**Description of the task**
Only the lines from the one containing "Researchers studied Belief" through the one containing "2. Ising grids: 100×100" should be printed, exactly as they appear below, with both ends included.

[Stored data]
- Opening Delimiter -

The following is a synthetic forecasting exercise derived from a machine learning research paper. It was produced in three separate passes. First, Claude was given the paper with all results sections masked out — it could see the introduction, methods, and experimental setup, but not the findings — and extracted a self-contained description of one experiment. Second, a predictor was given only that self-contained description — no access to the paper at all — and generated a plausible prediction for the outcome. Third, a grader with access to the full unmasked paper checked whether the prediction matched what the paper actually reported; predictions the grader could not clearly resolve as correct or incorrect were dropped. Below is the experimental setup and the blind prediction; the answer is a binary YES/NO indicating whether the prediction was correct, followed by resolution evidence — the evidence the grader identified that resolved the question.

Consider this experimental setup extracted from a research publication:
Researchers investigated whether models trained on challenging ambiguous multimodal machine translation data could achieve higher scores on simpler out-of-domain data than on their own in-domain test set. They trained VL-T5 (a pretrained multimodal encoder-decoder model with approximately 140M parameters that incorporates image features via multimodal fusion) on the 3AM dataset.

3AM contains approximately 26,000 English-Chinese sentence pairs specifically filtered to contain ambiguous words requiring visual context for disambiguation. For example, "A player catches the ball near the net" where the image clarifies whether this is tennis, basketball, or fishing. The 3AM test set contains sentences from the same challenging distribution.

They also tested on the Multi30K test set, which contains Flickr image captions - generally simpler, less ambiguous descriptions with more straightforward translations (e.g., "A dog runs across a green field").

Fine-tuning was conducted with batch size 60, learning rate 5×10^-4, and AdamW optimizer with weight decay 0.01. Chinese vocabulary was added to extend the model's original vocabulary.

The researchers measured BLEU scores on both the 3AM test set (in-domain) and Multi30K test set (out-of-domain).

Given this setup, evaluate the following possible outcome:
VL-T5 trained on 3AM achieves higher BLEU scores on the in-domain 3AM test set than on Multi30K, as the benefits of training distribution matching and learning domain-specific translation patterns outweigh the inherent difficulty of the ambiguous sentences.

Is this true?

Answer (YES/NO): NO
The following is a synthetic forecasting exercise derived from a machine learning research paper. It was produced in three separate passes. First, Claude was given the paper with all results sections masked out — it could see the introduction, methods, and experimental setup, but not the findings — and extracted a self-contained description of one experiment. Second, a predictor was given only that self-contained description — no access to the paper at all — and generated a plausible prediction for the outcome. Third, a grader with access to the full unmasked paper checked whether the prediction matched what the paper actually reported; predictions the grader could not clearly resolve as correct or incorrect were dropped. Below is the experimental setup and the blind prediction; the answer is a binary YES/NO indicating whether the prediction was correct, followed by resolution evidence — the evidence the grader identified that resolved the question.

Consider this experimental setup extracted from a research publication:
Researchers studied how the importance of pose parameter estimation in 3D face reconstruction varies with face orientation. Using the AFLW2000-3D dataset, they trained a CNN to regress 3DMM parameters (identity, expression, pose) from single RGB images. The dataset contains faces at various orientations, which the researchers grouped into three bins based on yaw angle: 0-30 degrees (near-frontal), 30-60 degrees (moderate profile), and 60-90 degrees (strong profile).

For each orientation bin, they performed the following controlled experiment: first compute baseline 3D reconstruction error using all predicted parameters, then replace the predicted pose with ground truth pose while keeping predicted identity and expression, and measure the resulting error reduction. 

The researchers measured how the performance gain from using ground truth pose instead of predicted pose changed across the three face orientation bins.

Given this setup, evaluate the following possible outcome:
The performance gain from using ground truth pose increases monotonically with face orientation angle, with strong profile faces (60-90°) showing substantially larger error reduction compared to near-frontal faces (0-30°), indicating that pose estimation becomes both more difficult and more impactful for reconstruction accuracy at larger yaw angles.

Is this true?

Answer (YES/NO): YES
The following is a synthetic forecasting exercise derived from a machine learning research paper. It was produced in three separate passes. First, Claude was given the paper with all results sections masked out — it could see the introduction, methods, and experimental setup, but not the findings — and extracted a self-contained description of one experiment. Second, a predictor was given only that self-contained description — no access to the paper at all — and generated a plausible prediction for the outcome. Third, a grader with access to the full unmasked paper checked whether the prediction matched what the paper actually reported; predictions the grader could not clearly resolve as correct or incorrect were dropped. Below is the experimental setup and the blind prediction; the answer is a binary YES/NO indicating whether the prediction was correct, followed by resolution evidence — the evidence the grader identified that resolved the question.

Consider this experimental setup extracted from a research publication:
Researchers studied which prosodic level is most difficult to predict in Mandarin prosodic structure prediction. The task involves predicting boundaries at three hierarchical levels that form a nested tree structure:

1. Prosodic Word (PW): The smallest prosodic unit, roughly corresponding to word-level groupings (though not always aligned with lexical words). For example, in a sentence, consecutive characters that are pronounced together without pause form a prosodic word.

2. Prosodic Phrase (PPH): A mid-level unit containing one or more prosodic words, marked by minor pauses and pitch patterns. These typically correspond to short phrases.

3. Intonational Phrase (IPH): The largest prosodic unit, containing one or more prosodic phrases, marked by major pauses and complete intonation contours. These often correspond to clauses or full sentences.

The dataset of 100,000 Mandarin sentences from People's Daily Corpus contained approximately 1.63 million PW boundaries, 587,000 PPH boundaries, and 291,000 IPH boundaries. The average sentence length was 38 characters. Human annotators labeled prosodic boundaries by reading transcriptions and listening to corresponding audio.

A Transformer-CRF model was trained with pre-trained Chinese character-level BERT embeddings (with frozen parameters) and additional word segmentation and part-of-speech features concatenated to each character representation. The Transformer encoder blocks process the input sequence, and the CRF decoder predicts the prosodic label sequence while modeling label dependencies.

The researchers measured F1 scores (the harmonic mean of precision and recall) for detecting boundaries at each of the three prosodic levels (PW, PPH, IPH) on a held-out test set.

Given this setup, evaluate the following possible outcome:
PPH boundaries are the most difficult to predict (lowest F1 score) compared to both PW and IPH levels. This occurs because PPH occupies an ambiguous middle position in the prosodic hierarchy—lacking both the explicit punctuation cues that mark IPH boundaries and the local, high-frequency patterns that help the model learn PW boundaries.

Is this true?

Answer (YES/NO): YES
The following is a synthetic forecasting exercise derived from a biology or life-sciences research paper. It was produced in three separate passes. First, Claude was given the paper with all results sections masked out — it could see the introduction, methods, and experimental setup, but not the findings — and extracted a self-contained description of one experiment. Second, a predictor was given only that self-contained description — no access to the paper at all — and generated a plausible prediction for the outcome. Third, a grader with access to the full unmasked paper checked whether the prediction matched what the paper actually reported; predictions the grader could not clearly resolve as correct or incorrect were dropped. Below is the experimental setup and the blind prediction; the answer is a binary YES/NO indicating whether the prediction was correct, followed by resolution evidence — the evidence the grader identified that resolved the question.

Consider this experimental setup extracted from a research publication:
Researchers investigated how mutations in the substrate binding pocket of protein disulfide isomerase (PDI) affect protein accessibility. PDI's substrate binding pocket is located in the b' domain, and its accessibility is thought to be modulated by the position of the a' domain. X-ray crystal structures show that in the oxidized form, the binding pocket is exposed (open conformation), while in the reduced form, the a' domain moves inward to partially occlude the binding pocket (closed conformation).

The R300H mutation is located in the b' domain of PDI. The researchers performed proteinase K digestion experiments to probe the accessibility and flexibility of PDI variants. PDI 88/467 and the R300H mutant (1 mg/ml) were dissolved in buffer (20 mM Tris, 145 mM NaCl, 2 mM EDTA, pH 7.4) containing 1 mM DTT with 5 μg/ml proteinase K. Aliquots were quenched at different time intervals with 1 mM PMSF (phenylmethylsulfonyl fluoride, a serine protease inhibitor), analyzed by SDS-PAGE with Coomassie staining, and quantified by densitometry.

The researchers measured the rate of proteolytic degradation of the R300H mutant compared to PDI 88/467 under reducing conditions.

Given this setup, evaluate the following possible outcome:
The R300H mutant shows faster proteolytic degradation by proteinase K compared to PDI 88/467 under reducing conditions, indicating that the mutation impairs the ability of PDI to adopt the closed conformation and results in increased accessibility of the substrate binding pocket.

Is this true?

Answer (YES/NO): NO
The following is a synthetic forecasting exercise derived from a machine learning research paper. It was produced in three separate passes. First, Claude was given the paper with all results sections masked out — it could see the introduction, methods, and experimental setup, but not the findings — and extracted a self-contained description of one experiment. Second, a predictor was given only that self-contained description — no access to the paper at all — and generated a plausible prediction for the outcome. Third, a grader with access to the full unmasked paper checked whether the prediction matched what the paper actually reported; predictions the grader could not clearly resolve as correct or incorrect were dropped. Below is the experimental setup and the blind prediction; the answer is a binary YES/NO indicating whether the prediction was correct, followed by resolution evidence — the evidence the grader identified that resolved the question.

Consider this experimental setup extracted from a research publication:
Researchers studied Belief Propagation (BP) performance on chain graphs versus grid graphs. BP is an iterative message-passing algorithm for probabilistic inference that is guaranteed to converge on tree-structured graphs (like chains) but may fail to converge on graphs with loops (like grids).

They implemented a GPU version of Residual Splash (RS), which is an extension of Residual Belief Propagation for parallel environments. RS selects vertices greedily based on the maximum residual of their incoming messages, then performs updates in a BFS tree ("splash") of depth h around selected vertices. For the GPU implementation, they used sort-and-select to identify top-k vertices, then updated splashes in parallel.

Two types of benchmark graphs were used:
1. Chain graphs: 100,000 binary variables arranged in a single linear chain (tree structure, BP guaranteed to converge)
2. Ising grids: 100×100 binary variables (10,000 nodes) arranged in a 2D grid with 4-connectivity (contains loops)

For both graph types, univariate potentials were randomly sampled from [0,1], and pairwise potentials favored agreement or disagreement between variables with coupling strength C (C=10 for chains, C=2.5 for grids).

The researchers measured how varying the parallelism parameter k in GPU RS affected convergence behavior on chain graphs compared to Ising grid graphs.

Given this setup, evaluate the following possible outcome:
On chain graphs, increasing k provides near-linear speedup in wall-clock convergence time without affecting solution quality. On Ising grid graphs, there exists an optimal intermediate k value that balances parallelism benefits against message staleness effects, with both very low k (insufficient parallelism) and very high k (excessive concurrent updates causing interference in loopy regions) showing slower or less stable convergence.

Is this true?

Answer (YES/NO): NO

- Closing Delimiter -

**Problem solution**
Researchers studied Belief Propagation (BP) performance on chain graphs versus grid graphs. BP is an iterative message-passing algorithm for probabilistic inference that is guaranteed to converge on tree-structured graphs (like chains) but may fail to converge on graphs with loops (like grids).

They implemented a GPU version of Residual Splash (RS), which is an extension of Residual Belief Propagation for parallel environments. RS selects vertices greedily based on the maximum residual of their incoming messages, then performs updates in a BFS tree ("splash") of depth h around selected vertices. For the GPU implementation, they used sort-and-select to identify top-k vertices, then updated splashes in parallel.

Two types of benchmark graphs were used:
1. Chain graphs: 100,000 binary variables arranged in a single linear chain (tree structure, BP guaranteed to converge)
2. Ising grids: 100×100 binary variables (10,000 nodes) arranged in a 2D grid with 4-connectivity (contains loops)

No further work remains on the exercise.